:: 本文抜粋
今回のBISの規制強化は、中国の半導体設計業界にすでに影響を与えている可能性が高い。というのも中国では5月29日、シーメンスのEDAのユーザーが(ソフトウェアのアップデートなどの)サービスを正常に利用できない事態が発生したからだ。
財新記者の取材に応じた複数の業界関係者は、シーメンスの営業担当者から「本社がアメリカ政府と交渉しており、その結果を待つしかない」と説明されたと証言した。シーメンスもBISから通知を受け取り、中国向けサービスの提供を制限したとみられている。
AI半導体が対象との見方も
アメリカの株式市場では、シノプシスとケイデンスが中国事業の縮小を余儀なくされるとの見方から、両社の株価が急落。シノプシスの5月29日の終値は前々日比で11%、ケイデンスは同12%それぞれ下落した。
::::
:: 提供資料
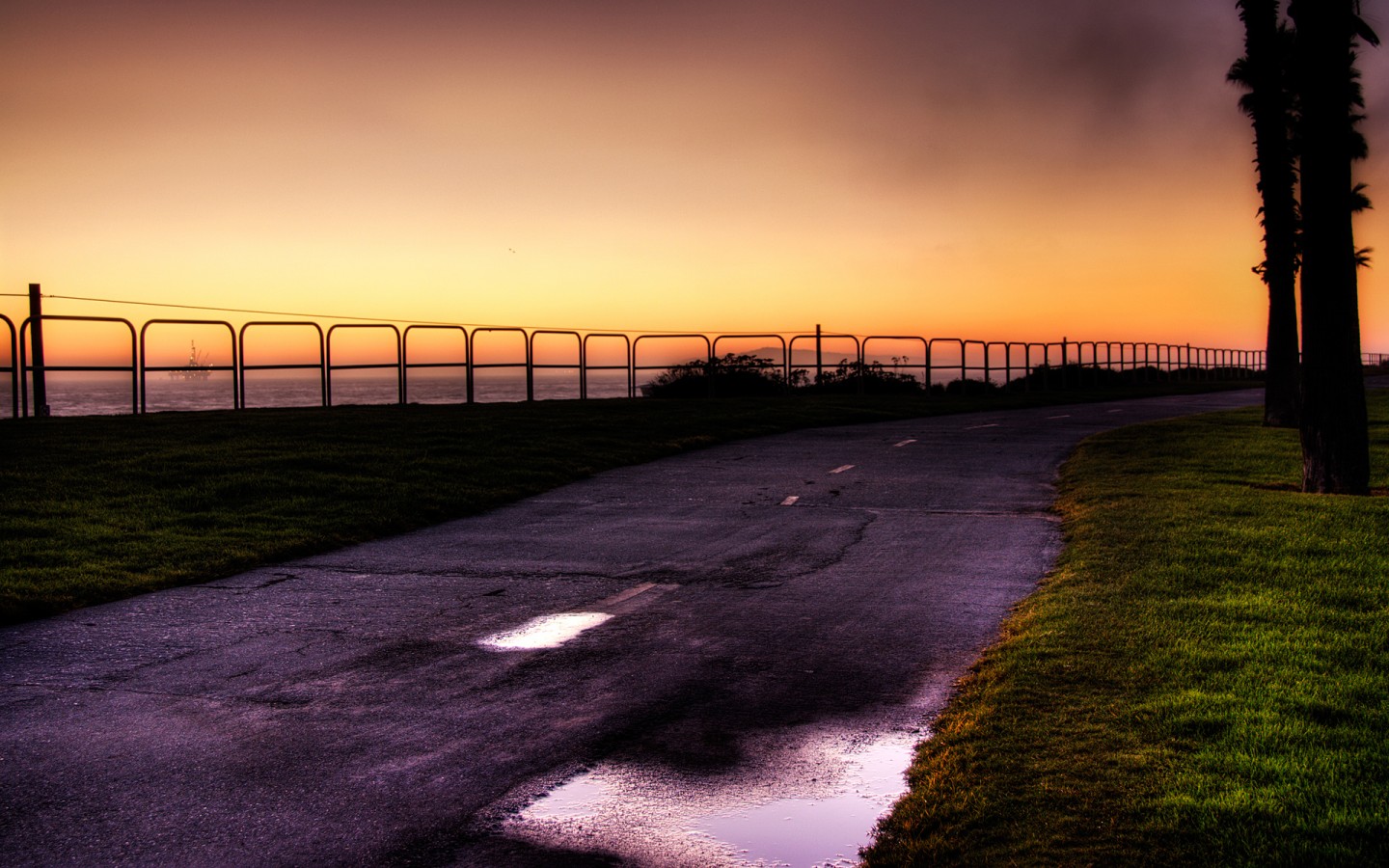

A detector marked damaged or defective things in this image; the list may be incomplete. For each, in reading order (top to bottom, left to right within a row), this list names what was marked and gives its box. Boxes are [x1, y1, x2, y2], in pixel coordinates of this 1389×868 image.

cracked pavement [0, 390, 1258, 864]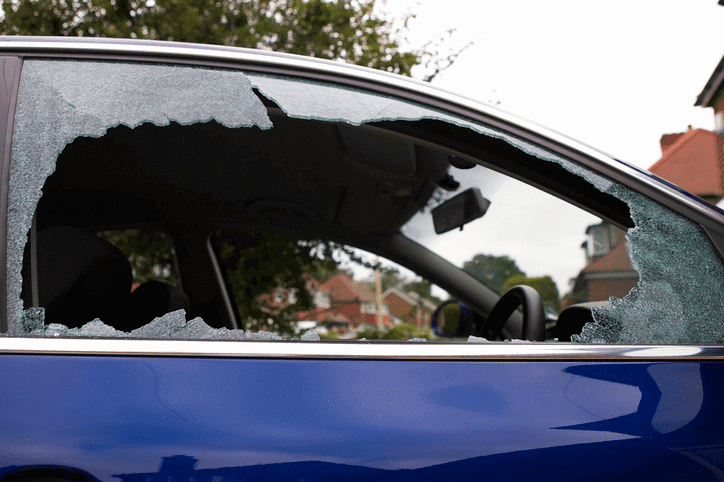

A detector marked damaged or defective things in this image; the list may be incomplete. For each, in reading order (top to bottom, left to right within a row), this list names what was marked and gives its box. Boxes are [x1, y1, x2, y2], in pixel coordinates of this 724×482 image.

shattered glass [5, 58, 724, 342]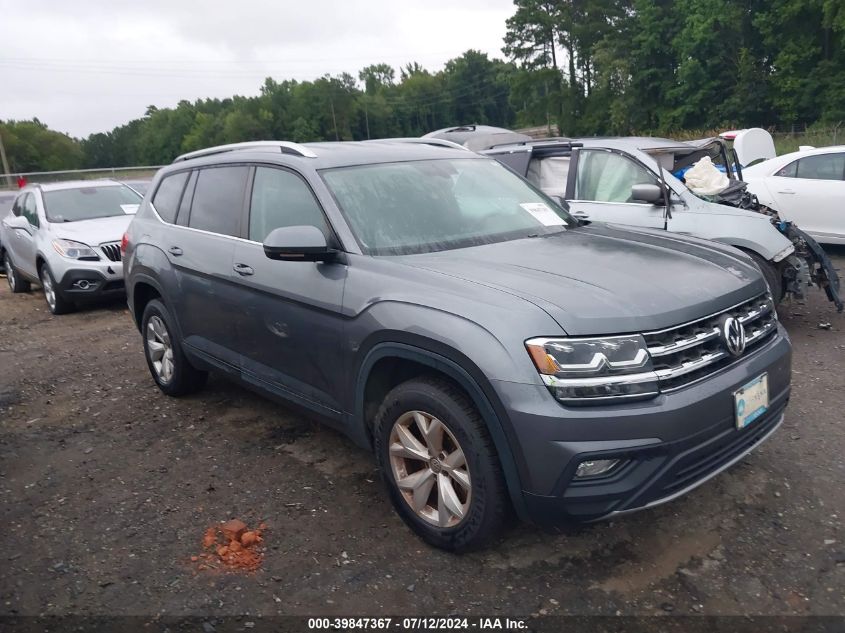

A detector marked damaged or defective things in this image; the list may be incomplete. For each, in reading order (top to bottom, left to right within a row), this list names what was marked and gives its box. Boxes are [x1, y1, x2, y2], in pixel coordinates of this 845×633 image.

damaged vehicle [472, 136, 840, 312]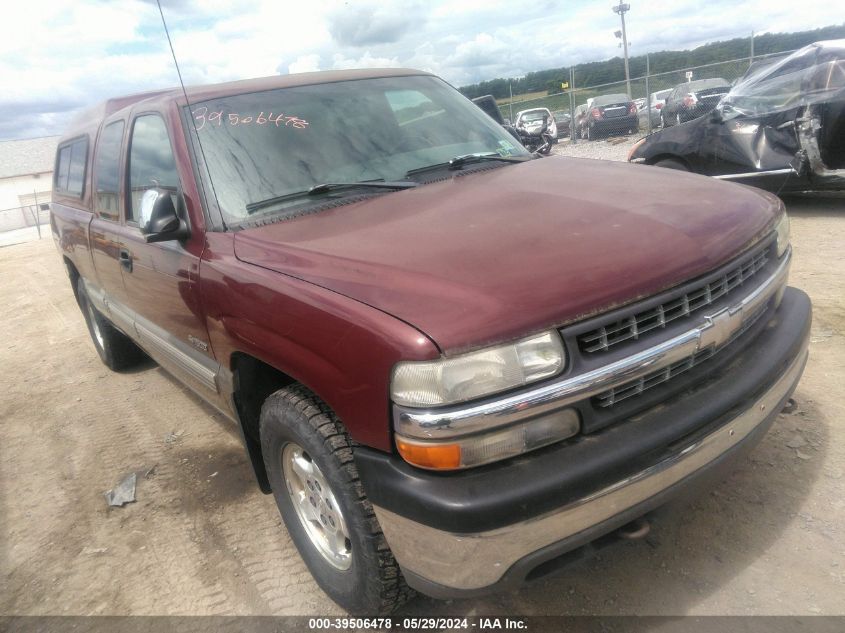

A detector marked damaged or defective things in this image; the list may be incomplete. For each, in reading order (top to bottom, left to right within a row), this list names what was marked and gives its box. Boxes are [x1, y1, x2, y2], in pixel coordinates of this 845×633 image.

damaged car [628, 40, 844, 193]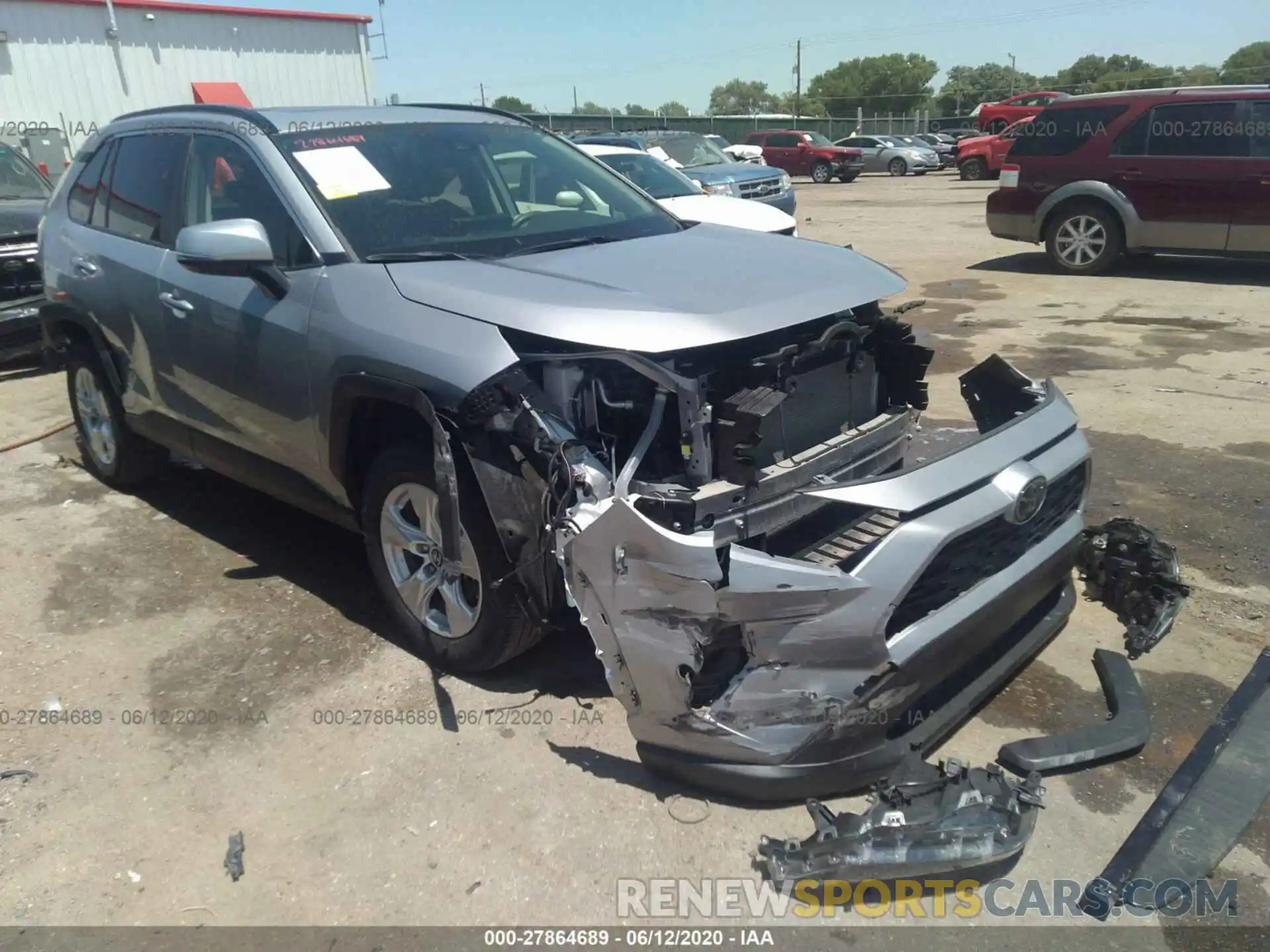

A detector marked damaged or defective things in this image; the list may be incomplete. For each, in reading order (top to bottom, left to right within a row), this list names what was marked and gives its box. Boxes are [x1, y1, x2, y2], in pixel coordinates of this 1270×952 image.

damaged front end [460, 297, 1112, 797]
torn bumper [561, 358, 1097, 807]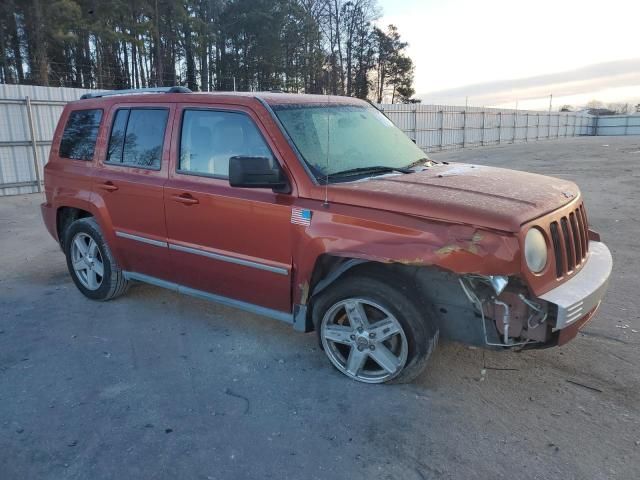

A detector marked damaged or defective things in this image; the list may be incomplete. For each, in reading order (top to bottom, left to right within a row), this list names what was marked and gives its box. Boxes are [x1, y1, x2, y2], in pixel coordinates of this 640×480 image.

dented hood [330, 163, 580, 232]
damaged front bumper [544, 242, 612, 344]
::::
[作業指示 A]
半導体規制をめぐる本文抜粋では、中国でシーメンスのEDAのユーザーがサービスを正常に利用できない事態が発生したのは何月何日ですか。
[作業指示 B]
半導体規制をめぐる本文抜粋の要点を、2文でまとめてもらえますか。
[作業指示 C]
半導体規制をめぐる本文抜粋の最後の文に続けて、その先を書いてください。

[解答例 A]
5月29日です。

[解答例 B]
BISの規制強化は中国の半導体設計業界に影響を与えている可能性が高く、中国では5月29日にシーメンスのEDAのユーザーがサービスを正常に利用できない事態が起き、同社もBISから通知を受けて中国向けサービスを制限したとみられている。アメリカの株式市場では、中国事業の縮小を余儀なくされるとの見方からシノプシスとケイデンスの株価が急落した。

[解答例 C]
一方、中国の株式市場では外国製EDAから国産EDAへの置き換えが進むという期待が広がり、関連銘柄が急騰。例えば広立微電子(セミトロニクス)の株価は5月29日、前日比20%のストップ高で引けた。

中国の専門家の中には、BISの規制強化は分野を絞り込んだものになり、すべてのEDAが対象にはならないと予想する向きもある。財新記者の取材に応じたアナリストは、次のようにコメントした。
「アメリカ政府は以前から(回路線幅3ナノメートル以下の)先端プロセス向けEDAの対中輸出を禁止している。今後はAI(人工知能)半導体向けEDAなどが追加される可能性があるが、(旧世代の技術で製造される)レガシー半導体向けは禁輸対象にならないのではないか」
(財新記者:劉沛林)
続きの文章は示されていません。